### Do this:
Reproduce verbatim the lines beginning with the one that contains "Looking at what" and continuing through the final line of the items below.

════════

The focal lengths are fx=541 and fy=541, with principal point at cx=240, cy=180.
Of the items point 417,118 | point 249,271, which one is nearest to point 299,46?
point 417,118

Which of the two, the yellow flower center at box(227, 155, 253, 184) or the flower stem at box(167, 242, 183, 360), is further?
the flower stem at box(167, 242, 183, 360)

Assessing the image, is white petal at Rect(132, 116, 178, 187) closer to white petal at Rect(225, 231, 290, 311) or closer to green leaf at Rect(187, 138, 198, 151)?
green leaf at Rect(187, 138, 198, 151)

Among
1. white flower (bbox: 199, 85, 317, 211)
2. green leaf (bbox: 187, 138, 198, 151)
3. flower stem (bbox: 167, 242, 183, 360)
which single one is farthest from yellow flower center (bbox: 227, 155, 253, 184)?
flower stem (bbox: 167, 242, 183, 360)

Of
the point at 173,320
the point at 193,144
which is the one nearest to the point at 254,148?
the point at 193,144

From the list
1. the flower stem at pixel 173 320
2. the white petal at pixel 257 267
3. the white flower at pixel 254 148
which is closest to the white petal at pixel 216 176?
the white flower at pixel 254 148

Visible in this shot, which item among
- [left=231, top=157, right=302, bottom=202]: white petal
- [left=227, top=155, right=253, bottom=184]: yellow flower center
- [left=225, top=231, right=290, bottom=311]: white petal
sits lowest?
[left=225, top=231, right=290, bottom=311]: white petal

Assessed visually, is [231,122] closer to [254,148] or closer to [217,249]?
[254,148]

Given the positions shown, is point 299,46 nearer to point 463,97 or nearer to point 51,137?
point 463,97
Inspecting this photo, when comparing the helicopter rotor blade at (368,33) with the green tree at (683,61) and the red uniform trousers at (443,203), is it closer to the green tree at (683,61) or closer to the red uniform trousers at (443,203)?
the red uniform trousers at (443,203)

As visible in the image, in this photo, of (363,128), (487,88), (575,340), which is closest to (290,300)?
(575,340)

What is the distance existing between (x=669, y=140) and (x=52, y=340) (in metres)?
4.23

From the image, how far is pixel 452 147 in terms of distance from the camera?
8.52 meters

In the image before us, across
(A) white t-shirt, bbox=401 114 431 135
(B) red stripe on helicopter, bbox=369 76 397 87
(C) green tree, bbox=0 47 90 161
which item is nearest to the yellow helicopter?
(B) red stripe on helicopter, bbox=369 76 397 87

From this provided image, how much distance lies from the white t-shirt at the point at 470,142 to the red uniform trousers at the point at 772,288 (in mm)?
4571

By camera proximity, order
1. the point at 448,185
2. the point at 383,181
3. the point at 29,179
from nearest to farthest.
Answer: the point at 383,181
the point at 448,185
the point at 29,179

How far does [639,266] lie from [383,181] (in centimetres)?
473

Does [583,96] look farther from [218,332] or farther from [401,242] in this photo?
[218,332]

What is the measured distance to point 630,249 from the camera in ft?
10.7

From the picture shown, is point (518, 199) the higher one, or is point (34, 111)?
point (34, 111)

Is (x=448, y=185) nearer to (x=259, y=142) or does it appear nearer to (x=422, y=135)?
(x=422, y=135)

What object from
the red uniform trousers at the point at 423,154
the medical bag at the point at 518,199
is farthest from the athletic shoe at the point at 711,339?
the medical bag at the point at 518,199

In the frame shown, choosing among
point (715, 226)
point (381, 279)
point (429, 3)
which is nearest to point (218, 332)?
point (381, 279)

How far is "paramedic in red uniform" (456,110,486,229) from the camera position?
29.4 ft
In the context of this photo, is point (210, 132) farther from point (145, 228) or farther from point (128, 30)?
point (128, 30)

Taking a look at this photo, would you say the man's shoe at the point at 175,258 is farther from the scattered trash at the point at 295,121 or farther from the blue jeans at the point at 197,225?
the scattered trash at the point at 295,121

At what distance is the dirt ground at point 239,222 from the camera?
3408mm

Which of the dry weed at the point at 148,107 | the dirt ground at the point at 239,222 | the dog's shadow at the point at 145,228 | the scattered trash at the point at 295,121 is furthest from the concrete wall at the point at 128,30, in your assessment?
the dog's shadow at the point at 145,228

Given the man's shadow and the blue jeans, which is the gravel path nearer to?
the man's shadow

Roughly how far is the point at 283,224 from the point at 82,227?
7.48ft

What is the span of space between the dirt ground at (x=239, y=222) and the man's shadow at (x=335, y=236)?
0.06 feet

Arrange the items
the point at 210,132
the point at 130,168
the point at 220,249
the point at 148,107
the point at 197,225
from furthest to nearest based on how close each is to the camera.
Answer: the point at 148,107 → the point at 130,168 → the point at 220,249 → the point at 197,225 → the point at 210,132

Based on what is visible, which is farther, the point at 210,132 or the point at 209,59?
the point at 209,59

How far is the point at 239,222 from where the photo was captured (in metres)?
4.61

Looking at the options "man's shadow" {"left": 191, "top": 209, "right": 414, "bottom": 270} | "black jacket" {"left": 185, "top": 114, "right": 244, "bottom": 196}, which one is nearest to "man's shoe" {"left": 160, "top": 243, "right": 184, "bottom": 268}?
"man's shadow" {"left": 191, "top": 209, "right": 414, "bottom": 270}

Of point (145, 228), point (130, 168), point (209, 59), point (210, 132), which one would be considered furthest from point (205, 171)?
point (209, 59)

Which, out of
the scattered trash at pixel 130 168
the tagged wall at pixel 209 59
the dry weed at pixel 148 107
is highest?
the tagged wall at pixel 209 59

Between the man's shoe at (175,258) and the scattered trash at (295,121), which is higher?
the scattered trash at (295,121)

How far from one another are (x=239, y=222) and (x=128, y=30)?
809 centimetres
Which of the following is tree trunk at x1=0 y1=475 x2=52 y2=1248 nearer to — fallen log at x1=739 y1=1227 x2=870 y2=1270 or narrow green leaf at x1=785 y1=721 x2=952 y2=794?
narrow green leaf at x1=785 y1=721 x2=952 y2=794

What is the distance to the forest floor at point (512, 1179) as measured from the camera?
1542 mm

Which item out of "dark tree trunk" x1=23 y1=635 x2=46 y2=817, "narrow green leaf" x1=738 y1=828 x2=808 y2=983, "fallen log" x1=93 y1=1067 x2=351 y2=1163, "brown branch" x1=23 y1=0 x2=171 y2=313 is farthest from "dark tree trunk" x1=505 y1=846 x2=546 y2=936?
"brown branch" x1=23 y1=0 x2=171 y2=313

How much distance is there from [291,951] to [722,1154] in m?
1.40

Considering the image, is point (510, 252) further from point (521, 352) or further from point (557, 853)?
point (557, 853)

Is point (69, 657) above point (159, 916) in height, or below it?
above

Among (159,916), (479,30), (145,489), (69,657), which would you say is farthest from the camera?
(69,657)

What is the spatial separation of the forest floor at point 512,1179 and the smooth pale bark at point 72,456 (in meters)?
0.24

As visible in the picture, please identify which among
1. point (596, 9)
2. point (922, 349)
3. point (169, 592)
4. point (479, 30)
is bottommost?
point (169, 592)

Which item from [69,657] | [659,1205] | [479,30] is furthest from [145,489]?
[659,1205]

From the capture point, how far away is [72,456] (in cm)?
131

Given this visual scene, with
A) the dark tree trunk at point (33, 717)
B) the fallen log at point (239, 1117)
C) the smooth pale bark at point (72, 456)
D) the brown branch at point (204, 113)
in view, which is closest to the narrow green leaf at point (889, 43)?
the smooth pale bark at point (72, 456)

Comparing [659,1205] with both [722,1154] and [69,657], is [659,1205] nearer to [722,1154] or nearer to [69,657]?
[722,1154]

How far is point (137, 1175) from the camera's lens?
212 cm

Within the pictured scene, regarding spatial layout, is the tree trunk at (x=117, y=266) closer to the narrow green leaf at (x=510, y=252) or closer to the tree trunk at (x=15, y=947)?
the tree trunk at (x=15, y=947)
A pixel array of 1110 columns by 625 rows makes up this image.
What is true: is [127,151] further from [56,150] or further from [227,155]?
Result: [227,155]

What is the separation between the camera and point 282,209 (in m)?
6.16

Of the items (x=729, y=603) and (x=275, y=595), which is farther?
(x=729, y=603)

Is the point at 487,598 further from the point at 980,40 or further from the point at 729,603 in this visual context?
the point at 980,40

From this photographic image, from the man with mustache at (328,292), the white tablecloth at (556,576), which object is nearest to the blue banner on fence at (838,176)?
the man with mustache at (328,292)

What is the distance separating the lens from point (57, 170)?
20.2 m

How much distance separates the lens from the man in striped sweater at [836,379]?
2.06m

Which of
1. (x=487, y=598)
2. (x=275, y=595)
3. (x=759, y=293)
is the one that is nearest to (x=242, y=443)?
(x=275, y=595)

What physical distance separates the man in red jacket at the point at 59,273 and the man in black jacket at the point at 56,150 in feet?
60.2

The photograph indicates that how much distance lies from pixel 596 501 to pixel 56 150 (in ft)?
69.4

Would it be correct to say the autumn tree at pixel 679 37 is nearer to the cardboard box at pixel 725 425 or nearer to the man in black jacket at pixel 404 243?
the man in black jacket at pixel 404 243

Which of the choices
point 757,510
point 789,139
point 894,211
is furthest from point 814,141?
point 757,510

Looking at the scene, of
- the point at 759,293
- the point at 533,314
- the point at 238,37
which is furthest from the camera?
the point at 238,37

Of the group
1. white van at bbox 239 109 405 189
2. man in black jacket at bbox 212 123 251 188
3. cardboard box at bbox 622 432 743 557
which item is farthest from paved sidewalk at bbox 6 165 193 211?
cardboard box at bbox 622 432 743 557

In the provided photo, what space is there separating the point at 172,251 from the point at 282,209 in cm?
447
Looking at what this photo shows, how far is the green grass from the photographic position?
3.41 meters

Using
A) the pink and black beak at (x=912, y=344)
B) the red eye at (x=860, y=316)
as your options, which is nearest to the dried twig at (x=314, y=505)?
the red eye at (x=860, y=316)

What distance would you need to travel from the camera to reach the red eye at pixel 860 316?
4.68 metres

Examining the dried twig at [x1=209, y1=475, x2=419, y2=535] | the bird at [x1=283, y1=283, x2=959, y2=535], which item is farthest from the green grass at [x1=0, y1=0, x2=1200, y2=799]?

════════

### Final answer:
Looking at what this photo shows, how far is the green grass from the photographic position?
3.41 meters

Using
A) the pink and black beak at (x=912, y=344)
B) the red eye at (x=860, y=316)
as your options, which is nearest to the dried twig at (x=314, y=505)?
the red eye at (x=860, y=316)

What distance would you need to travel from the camera to reach the red eye at pixel 860 316?
4.68 metres

Examining the dried twig at [x1=209, y1=475, x2=419, y2=535] | the bird at [x1=283, y1=283, x2=959, y2=535], which item is farthest from the green grass at [x1=0, y1=0, x2=1200, y2=799]?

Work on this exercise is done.